映画おじいさん

ハリー叔父さんの悪夢の映画おじいさんのレビュー・感想・評価

ハリー叔父さんの悪夢(1945年製作の映画)
-
初めての時は衝撃のラストにのけぞったけど、二度目にはラストが余計に感じた。あそこまで衝撃的なのにイマイチ語り継がれていないのも何となく分かる。

映画会社の意向はもちろん、当時は公開前の試写の反応でがんがん内容を変えていたというから本作も恐らく後から無理くり付け加えたラストなのでは。なかったら壊れた魂がぶつかり合うような最高の映画だったのに…。

(以下ネタバレ)


心の病にふせる妹レティのブラコンぶりが本作の軸で、兄の破談に喜ぶ瞬間の表情の素晴らしさはもちろん、その大好きな兄に殺されかけたと分かってからの力強い表情と肥大したハートも最高。

天体観測が趣味の兄が妹殺しを決意する決め手が「広い宇宙からしてみれば、一人の人間の善悪なんてちっぽけで取るに足らないもの」というのが凄い。

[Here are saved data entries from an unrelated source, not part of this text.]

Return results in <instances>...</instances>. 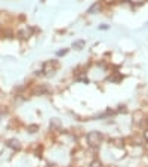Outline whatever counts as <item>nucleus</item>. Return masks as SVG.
<instances>
[{
	"mask_svg": "<svg viewBox=\"0 0 148 167\" xmlns=\"http://www.w3.org/2000/svg\"><path fill=\"white\" fill-rule=\"evenodd\" d=\"M102 139H104V136L99 132H90L87 135V142H89L90 147H98L99 143L102 142Z\"/></svg>",
	"mask_w": 148,
	"mask_h": 167,
	"instance_id": "obj_1",
	"label": "nucleus"
},
{
	"mask_svg": "<svg viewBox=\"0 0 148 167\" xmlns=\"http://www.w3.org/2000/svg\"><path fill=\"white\" fill-rule=\"evenodd\" d=\"M68 50L67 49H64V50H59V52H58V56H62V55H65V53H67Z\"/></svg>",
	"mask_w": 148,
	"mask_h": 167,
	"instance_id": "obj_7",
	"label": "nucleus"
},
{
	"mask_svg": "<svg viewBox=\"0 0 148 167\" xmlns=\"http://www.w3.org/2000/svg\"><path fill=\"white\" fill-rule=\"evenodd\" d=\"M43 71L46 73L48 75H50L53 71H55V67H53V62H46L43 65Z\"/></svg>",
	"mask_w": 148,
	"mask_h": 167,
	"instance_id": "obj_2",
	"label": "nucleus"
},
{
	"mask_svg": "<svg viewBox=\"0 0 148 167\" xmlns=\"http://www.w3.org/2000/svg\"><path fill=\"white\" fill-rule=\"evenodd\" d=\"M6 145L9 147V148L15 149V151L21 148V145H19V141H18V139H9V141L6 142Z\"/></svg>",
	"mask_w": 148,
	"mask_h": 167,
	"instance_id": "obj_3",
	"label": "nucleus"
},
{
	"mask_svg": "<svg viewBox=\"0 0 148 167\" xmlns=\"http://www.w3.org/2000/svg\"><path fill=\"white\" fill-rule=\"evenodd\" d=\"M99 9H101V3H95V5H92V6L89 7V11H87V12H89V13H95V12H98Z\"/></svg>",
	"mask_w": 148,
	"mask_h": 167,
	"instance_id": "obj_4",
	"label": "nucleus"
},
{
	"mask_svg": "<svg viewBox=\"0 0 148 167\" xmlns=\"http://www.w3.org/2000/svg\"><path fill=\"white\" fill-rule=\"evenodd\" d=\"M83 46H85V42H83V40H79V42H74L73 43V47L76 50H80Z\"/></svg>",
	"mask_w": 148,
	"mask_h": 167,
	"instance_id": "obj_5",
	"label": "nucleus"
},
{
	"mask_svg": "<svg viewBox=\"0 0 148 167\" xmlns=\"http://www.w3.org/2000/svg\"><path fill=\"white\" fill-rule=\"evenodd\" d=\"M92 167H101V163H99V161H93Z\"/></svg>",
	"mask_w": 148,
	"mask_h": 167,
	"instance_id": "obj_8",
	"label": "nucleus"
},
{
	"mask_svg": "<svg viewBox=\"0 0 148 167\" xmlns=\"http://www.w3.org/2000/svg\"><path fill=\"white\" fill-rule=\"evenodd\" d=\"M144 139H145V141H148V130H145V132H144Z\"/></svg>",
	"mask_w": 148,
	"mask_h": 167,
	"instance_id": "obj_9",
	"label": "nucleus"
},
{
	"mask_svg": "<svg viewBox=\"0 0 148 167\" xmlns=\"http://www.w3.org/2000/svg\"><path fill=\"white\" fill-rule=\"evenodd\" d=\"M30 34H31V33H30V28H27L25 31H22V33H21L22 38H28V37H30Z\"/></svg>",
	"mask_w": 148,
	"mask_h": 167,
	"instance_id": "obj_6",
	"label": "nucleus"
}]
</instances>
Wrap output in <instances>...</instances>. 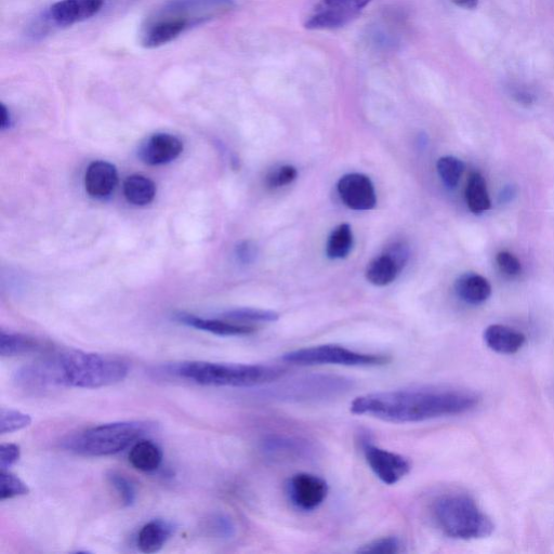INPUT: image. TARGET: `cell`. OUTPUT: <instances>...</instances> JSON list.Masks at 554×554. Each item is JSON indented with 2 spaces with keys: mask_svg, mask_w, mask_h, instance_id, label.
Segmentation results:
<instances>
[{
  "mask_svg": "<svg viewBox=\"0 0 554 554\" xmlns=\"http://www.w3.org/2000/svg\"><path fill=\"white\" fill-rule=\"evenodd\" d=\"M353 247V232L348 223L340 224L328 237L326 255L329 259H345Z\"/></svg>",
  "mask_w": 554,
  "mask_h": 554,
  "instance_id": "obj_24",
  "label": "cell"
},
{
  "mask_svg": "<svg viewBox=\"0 0 554 554\" xmlns=\"http://www.w3.org/2000/svg\"><path fill=\"white\" fill-rule=\"evenodd\" d=\"M283 361L300 366L372 367L385 365L390 359L385 355L356 352L337 345H323L288 352L283 355Z\"/></svg>",
  "mask_w": 554,
  "mask_h": 554,
  "instance_id": "obj_7",
  "label": "cell"
},
{
  "mask_svg": "<svg viewBox=\"0 0 554 554\" xmlns=\"http://www.w3.org/2000/svg\"><path fill=\"white\" fill-rule=\"evenodd\" d=\"M337 190L341 201L352 210H372L377 204L374 184L363 174H349L342 177L338 182Z\"/></svg>",
  "mask_w": 554,
  "mask_h": 554,
  "instance_id": "obj_13",
  "label": "cell"
},
{
  "mask_svg": "<svg viewBox=\"0 0 554 554\" xmlns=\"http://www.w3.org/2000/svg\"><path fill=\"white\" fill-rule=\"evenodd\" d=\"M124 195L128 203L143 207L151 204L156 196L155 183L142 175L129 176L124 182Z\"/></svg>",
  "mask_w": 554,
  "mask_h": 554,
  "instance_id": "obj_21",
  "label": "cell"
},
{
  "mask_svg": "<svg viewBox=\"0 0 554 554\" xmlns=\"http://www.w3.org/2000/svg\"><path fill=\"white\" fill-rule=\"evenodd\" d=\"M174 318L180 324L222 337L246 336L256 331V328L250 325L203 319L199 318V316L184 312L176 313Z\"/></svg>",
  "mask_w": 554,
  "mask_h": 554,
  "instance_id": "obj_16",
  "label": "cell"
},
{
  "mask_svg": "<svg viewBox=\"0 0 554 554\" xmlns=\"http://www.w3.org/2000/svg\"><path fill=\"white\" fill-rule=\"evenodd\" d=\"M408 253L402 244H394L387 252L369 262L366 279L375 286H387L397 280L406 265Z\"/></svg>",
  "mask_w": 554,
  "mask_h": 554,
  "instance_id": "obj_12",
  "label": "cell"
},
{
  "mask_svg": "<svg viewBox=\"0 0 554 554\" xmlns=\"http://www.w3.org/2000/svg\"><path fill=\"white\" fill-rule=\"evenodd\" d=\"M224 318L237 322L272 323L280 319V314L270 310L243 308L224 313Z\"/></svg>",
  "mask_w": 554,
  "mask_h": 554,
  "instance_id": "obj_28",
  "label": "cell"
},
{
  "mask_svg": "<svg viewBox=\"0 0 554 554\" xmlns=\"http://www.w3.org/2000/svg\"><path fill=\"white\" fill-rule=\"evenodd\" d=\"M42 349V344L37 339L22 335L6 333L0 334V355L3 358H12L23 354H29Z\"/></svg>",
  "mask_w": 554,
  "mask_h": 554,
  "instance_id": "obj_23",
  "label": "cell"
},
{
  "mask_svg": "<svg viewBox=\"0 0 554 554\" xmlns=\"http://www.w3.org/2000/svg\"><path fill=\"white\" fill-rule=\"evenodd\" d=\"M118 183L116 167L105 161L92 162L86 171L85 188L94 199H105L112 194Z\"/></svg>",
  "mask_w": 554,
  "mask_h": 554,
  "instance_id": "obj_15",
  "label": "cell"
},
{
  "mask_svg": "<svg viewBox=\"0 0 554 554\" xmlns=\"http://www.w3.org/2000/svg\"><path fill=\"white\" fill-rule=\"evenodd\" d=\"M21 457V448L17 444L7 443L0 447V470H9Z\"/></svg>",
  "mask_w": 554,
  "mask_h": 554,
  "instance_id": "obj_35",
  "label": "cell"
},
{
  "mask_svg": "<svg viewBox=\"0 0 554 554\" xmlns=\"http://www.w3.org/2000/svg\"><path fill=\"white\" fill-rule=\"evenodd\" d=\"M433 516L443 533L460 540L492 535L494 524L476 501L464 494H447L435 501Z\"/></svg>",
  "mask_w": 554,
  "mask_h": 554,
  "instance_id": "obj_6",
  "label": "cell"
},
{
  "mask_svg": "<svg viewBox=\"0 0 554 554\" xmlns=\"http://www.w3.org/2000/svg\"><path fill=\"white\" fill-rule=\"evenodd\" d=\"M235 7V0H167L142 23L140 44L147 49L162 47L195 26L228 15Z\"/></svg>",
  "mask_w": 554,
  "mask_h": 554,
  "instance_id": "obj_3",
  "label": "cell"
},
{
  "mask_svg": "<svg viewBox=\"0 0 554 554\" xmlns=\"http://www.w3.org/2000/svg\"><path fill=\"white\" fill-rule=\"evenodd\" d=\"M258 256V247L252 241L241 242L235 248V257L242 265H250Z\"/></svg>",
  "mask_w": 554,
  "mask_h": 554,
  "instance_id": "obj_36",
  "label": "cell"
},
{
  "mask_svg": "<svg viewBox=\"0 0 554 554\" xmlns=\"http://www.w3.org/2000/svg\"><path fill=\"white\" fill-rule=\"evenodd\" d=\"M129 463L142 472H155L163 464V452L149 440L137 441L129 452Z\"/></svg>",
  "mask_w": 554,
  "mask_h": 554,
  "instance_id": "obj_20",
  "label": "cell"
},
{
  "mask_svg": "<svg viewBox=\"0 0 554 554\" xmlns=\"http://www.w3.org/2000/svg\"><path fill=\"white\" fill-rule=\"evenodd\" d=\"M154 427L152 422L143 420L112 422L72 434L62 442V447L87 457L115 455L141 440Z\"/></svg>",
  "mask_w": 554,
  "mask_h": 554,
  "instance_id": "obj_5",
  "label": "cell"
},
{
  "mask_svg": "<svg viewBox=\"0 0 554 554\" xmlns=\"http://www.w3.org/2000/svg\"><path fill=\"white\" fill-rule=\"evenodd\" d=\"M208 531L211 535L220 539H230L235 536L236 527L227 514H216L208 520Z\"/></svg>",
  "mask_w": 554,
  "mask_h": 554,
  "instance_id": "obj_31",
  "label": "cell"
},
{
  "mask_svg": "<svg viewBox=\"0 0 554 554\" xmlns=\"http://www.w3.org/2000/svg\"><path fill=\"white\" fill-rule=\"evenodd\" d=\"M263 452L273 457H296L308 451L305 442L286 437H270L263 442Z\"/></svg>",
  "mask_w": 554,
  "mask_h": 554,
  "instance_id": "obj_25",
  "label": "cell"
},
{
  "mask_svg": "<svg viewBox=\"0 0 554 554\" xmlns=\"http://www.w3.org/2000/svg\"><path fill=\"white\" fill-rule=\"evenodd\" d=\"M289 500L299 510L318 509L328 495L327 482L311 473H297L287 485Z\"/></svg>",
  "mask_w": 554,
  "mask_h": 554,
  "instance_id": "obj_10",
  "label": "cell"
},
{
  "mask_svg": "<svg viewBox=\"0 0 554 554\" xmlns=\"http://www.w3.org/2000/svg\"><path fill=\"white\" fill-rule=\"evenodd\" d=\"M363 453L369 468L387 485L399 483L412 470L410 460L404 456L384 450L368 441L363 443Z\"/></svg>",
  "mask_w": 554,
  "mask_h": 554,
  "instance_id": "obj_9",
  "label": "cell"
},
{
  "mask_svg": "<svg viewBox=\"0 0 554 554\" xmlns=\"http://www.w3.org/2000/svg\"><path fill=\"white\" fill-rule=\"evenodd\" d=\"M437 169L444 186L455 189L464 175L465 164L455 156H444L438 161Z\"/></svg>",
  "mask_w": 554,
  "mask_h": 554,
  "instance_id": "obj_26",
  "label": "cell"
},
{
  "mask_svg": "<svg viewBox=\"0 0 554 554\" xmlns=\"http://www.w3.org/2000/svg\"><path fill=\"white\" fill-rule=\"evenodd\" d=\"M104 0H59L46 12V20L57 28H69L98 15Z\"/></svg>",
  "mask_w": 554,
  "mask_h": 554,
  "instance_id": "obj_11",
  "label": "cell"
},
{
  "mask_svg": "<svg viewBox=\"0 0 554 554\" xmlns=\"http://www.w3.org/2000/svg\"><path fill=\"white\" fill-rule=\"evenodd\" d=\"M466 201L474 215H482L491 209L492 202L487 191L486 181L478 171H473L468 178Z\"/></svg>",
  "mask_w": 554,
  "mask_h": 554,
  "instance_id": "obj_22",
  "label": "cell"
},
{
  "mask_svg": "<svg viewBox=\"0 0 554 554\" xmlns=\"http://www.w3.org/2000/svg\"><path fill=\"white\" fill-rule=\"evenodd\" d=\"M359 553H400L402 552V543L398 537L388 536L373 540L358 550Z\"/></svg>",
  "mask_w": 554,
  "mask_h": 554,
  "instance_id": "obj_32",
  "label": "cell"
},
{
  "mask_svg": "<svg viewBox=\"0 0 554 554\" xmlns=\"http://www.w3.org/2000/svg\"><path fill=\"white\" fill-rule=\"evenodd\" d=\"M175 533V526L165 520L145 524L138 534L137 546L143 553L160 552Z\"/></svg>",
  "mask_w": 554,
  "mask_h": 554,
  "instance_id": "obj_19",
  "label": "cell"
},
{
  "mask_svg": "<svg viewBox=\"0 0 554 554\" xmlns=\"http://www.w3.org/2000/svg\"><path fill=\"white\" fill-rule=\"evenodd\" d=\"M107 479L125 507H131L136 504V487L133 482L124 476V474L117 471H110L107 474Z\"/></svg>",
  "mask_w": 554,
  "mask_h": 554,
  "instance_id": "obj_27",
  "label": "cell"
},
{
  "mask_svg": "<svg viewBox=\"0 0 554 554\" xmlns=\"http://www.w3.org/2000/svg\"><path fill=\"white\" fill-rule=\"evenodd\" d=\"M32 417L15 410L2 408L0 410V433L8 434L30 427Z\"/></svg>",
  "mask_w": 554,
  "mask_h": 554,
  "instance_id": "obj_30",
  "label": "cell"
},
{
  "mask_svg": "<svg viewBox=\"0 0 554 554\" xmlns=\"http://www.w3.org/2000/svg\"><path fill=\"white\" fill-rule=\"evenodd\" d=\"M167 374L207 387L248 388L270 384L285 375L281 367L269 365L182 362L169 365Z\"/></svg>",
  "mask_w": 554,
  "mask_h": 554,
  "instance_id": "obj_4",
  "label": "cell"
},
{
  "mask_svg": "<svg viewBox=\"0 0 554 554\" xmlns=\"http://www.w3.org/2000/svg\"><path fill=\"white\" fill-rule=\"evenodd\" d=\"M453 3L461 8L476 9L479 5V0H453Z\"/></svg>",
  "mask_w": 554,
  "mask_h": 554,
  "instance_id": "obj_38",
  "label": "cell"
},
{
  "mask_svg": "<svg viewBox=\"0 0 554 554\" xmlns=\"http://www.w3.org/2000/svg\"><path fill=\"white\" fill-rule=\"evenodd\" d=\"M497 266L501 273L508 277L519 276L522 272V265L520 260L513 254L503 250L496 256Z\"/></svg>",
  "mask_w": 554,
  "mask_h": 554,
  "instance_id": "obj_34",
  "label": "cell"
},
{
  "mask_svg": "<svg viewBox=\"0 0 554 554\" xmlns=\"http://www.w3.org/2000/svg\"><path fill=\"white\" fill-rule=\"evenodd\" d=\"M128 364L112 356L70 351L54 358L25 365L15 374L16 384L26 390L55 387L100 389L124 381Z\"/></svg>",
  "mask_w": 554,
  "mask_h": 554,
  "instance_id": "obj_2",
  "label": "cell"
},
{
  "mask_svg": "<svg viewBox=\"0 0 554 554\" xmlns=\"http://www.w3.org/2000/svg\"><path fill=\"white\" fill-rule=\"evenodd\" d=\"M516 195V190H514L513 187L506 188L503 193H501V201L503 202H509L512 200V197Z\"/></svg>",
  "mask_w": 554,
  "mask_h": 554,
  "instance_id": "obj_39",
  "label": "cell"
},
{
  "mask_svg": "<svg viewBox=\"0 0 554 554\" xmlns=\"http://www.w3.org/2000/svg\"><path fill=\"white\" fill-rule=\"evenodd\" d=\"M298 176V171L294 166L285 165L279 169L273 170L267 177V186L271 189L281 188L293 183Z\"/></svg>",
  "mask_w": 554,
  "mask_h": 554,
  "instance_id": "obj_33",
  "label": "cell"
},
{
  "mask_svg": "<svg viewBox=\"0 0 554 554\" xmlns=\"http://www.w3.org/2000/svg\"><path fill=\"white\" fill-rule=\"evenodd\" d=\"M11 124H12V117H11L10 111L3 103L2 104V123H0V129L2 130L9 129Z\"/></svg>",
  "mask_w": 554,
  "mask_h": 554,
  "instance_id": "obj_37",
  "label": "cell"
},
{
  "mask_svg": "<svg viewBox=\"0 0 554 554\" xmlns=\"http://www.w3.org/2000/svg\"><path fill=\"white\" fill-rule=\"evenodd\" d=\"M479 395L457 389H413L361 395L350 405L355 415H365L395 424H410L473 411Z\"/></svg>",
  "mask_w": 554,
  "mask_h": 554,
  "instance_id": "obj_1",
  "label": "cell"
},
{
  "mask_svg": "<svg viewBox=\"0 0 554 554\" xmlns=\"http://www.w3.org/2000/svg\"><path fill=\"white\" fill-rule=\"evenodd\" d=\"M30 493V488L9 470L0 472V500L5 501Z\"/></svg>",
  "mask_w": 554,
  "mask_h": 554,
  "instance_id": "obj_29",
  "label": "cell"
},
{
  "mask_svg": "<svg viewBox=\"0 0 554 554\" xmlns=\"http://www.w3.org/2000/svg\"><path fill=\"white\" fill-rule=\"evenodd\" d=\"M455 292L468 305L479 306L492 296V285L484 276L470 272L458 277Z\"/></svg>",
  "mask_w": 554,
  "mask_h": 554,
  "instance_id": "obj_18",
  "label": "cell"
},
{
  "mask_svg": "<svg viewBox=\"0 0 554 554\" xmlns=\"http://www.w3.org/2000/svg\"><path fill=\"white\" fill-rule=\"evenodd\" d=\"M484 341L488 348L500 354H514L522 349L526 337L511 327L495 324L484 332Z\"/></svg>",
  "mask_w": 554,
  "mask_h": 554,
  "instance_id": "obj_17",
  "label": "cell"
},
{
  "mask_svg": "<svg viewBox=\"0 0 554 554\" xmlns=\"http://www.w3.org/2000/svg\"><path fill=\"white\" fill-rule=\"evenodd\" d=\"M372 0H321L306 23L309 30H333L358 18Z\"/></svg>",
  "mask_w": 554,
  "mask_h": 554,
  "instance_id": "obj_8",
  "label": "cell"
},
{
  "mask_svg": "<svg viewBox=\"0 0 554 554\" xmlns=\"http://www.w3.org/2000/svg\"><path fill=\"white\" fill-rule=\"evenodd\" d=\"M183 152V142L170 134H155L145 141L140 148L139 156L143 163L150 166H161L177 160Z\"/></svg>",
  "mask_w": 554,
  "mask_h": 554,
  "instance_id": "obj_14",
  "label": "cell"
}]
</instances>
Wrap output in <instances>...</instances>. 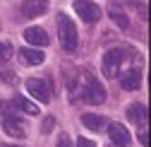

思わずナルホド!と思ってしまった。

「俺が死んだらピクルスのように骨をアルコール漬けにしてくれ〜♫」みたいな悪趣味な歌も最高。その時、嬉々として毒薬の効き目を話す薬屋の酒呑みで下品そうなオヤジも最高。

使用人なのに先代から長く勤めているせいで家族より上の立場になってしまったおばさんの存在、そして何より面白いのがそのおばさんの彼氏(?)の牛乳屋ヒューゴおじさんは何度も話しには出てくるのにスクリーンには一度も姿を現さないこと。裁判で重要な証言をしたらしいのに出てこない。こういうアメリカンなユーモアは超最高!